Probablemente con el cuerpo magullado de peleas que es imposible ganar y decisiones tomadas. No muchas. Ni siquiera las importantes. Pero soy consciente de mi mismo. Eso, se vea por donde se vea, es una victoria previa porque permite valorar las contiendas en las que triunfar es una utopía.

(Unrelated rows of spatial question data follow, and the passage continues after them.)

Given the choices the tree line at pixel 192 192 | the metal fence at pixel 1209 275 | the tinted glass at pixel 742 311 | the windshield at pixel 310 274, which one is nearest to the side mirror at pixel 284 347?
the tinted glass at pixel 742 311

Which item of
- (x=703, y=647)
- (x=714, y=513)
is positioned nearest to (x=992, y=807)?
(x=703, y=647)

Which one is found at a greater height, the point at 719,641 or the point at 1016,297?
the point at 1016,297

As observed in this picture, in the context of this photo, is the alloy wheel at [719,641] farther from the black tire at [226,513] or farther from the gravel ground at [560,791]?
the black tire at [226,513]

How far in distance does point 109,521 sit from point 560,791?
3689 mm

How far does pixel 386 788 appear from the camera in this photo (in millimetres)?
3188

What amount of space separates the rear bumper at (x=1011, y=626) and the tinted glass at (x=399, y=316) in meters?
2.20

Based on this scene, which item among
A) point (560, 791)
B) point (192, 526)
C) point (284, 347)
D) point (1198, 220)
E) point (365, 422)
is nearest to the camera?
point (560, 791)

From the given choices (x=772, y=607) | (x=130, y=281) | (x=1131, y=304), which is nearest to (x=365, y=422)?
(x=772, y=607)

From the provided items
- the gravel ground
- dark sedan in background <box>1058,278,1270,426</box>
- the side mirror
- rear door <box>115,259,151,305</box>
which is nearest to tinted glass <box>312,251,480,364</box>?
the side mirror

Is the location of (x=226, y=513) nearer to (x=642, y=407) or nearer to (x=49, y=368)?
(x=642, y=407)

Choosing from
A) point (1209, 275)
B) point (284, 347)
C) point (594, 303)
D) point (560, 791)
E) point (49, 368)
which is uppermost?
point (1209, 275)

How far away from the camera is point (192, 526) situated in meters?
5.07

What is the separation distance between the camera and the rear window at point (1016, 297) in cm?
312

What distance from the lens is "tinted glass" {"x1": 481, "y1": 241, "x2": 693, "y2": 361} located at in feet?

Ya sabemos que la única manera de salir airoso, muchas veces, es no jugar.
Dispongo de pelo, moto, coche y achaques. Dispongo de perspectiva cultural y veo, entre la gente, los pozos en los que se vuelve a caer. Las decisiones sociales, intuyo, se parecen a las modas porque vuelven. Sigo estando orgulloso de quien soy pero no de donde estoy. Quizá fui educado en una esperanza en la recompensa que me niego a creer que nunca llegará.
He hecho terapia, bastante deporte, me he perdido por carreteras desconocidas, he follado por encima de mis posibilidades, tuve fama, me sentí invisible, gané dinero, lo perdí, monté en avión, en barco pero no en globo. Escribí ter libros, fracasé tres veces. Fui empresario orgulloso y autónomo avergonzado. Una vez me ricé el pelo. Luego me lo afeité. No sé cantar, bailar o comer con las manos sin mancharme. Vi morir a padre y veo como madre se desconecta de la realidad. Procuro ser firme con mis promesas, pero prometo pocas cosas. Tampoco es mucho pero son suficientes actividades. Ahora, quizá y simplemente, es el inicio del viaje de vuelta.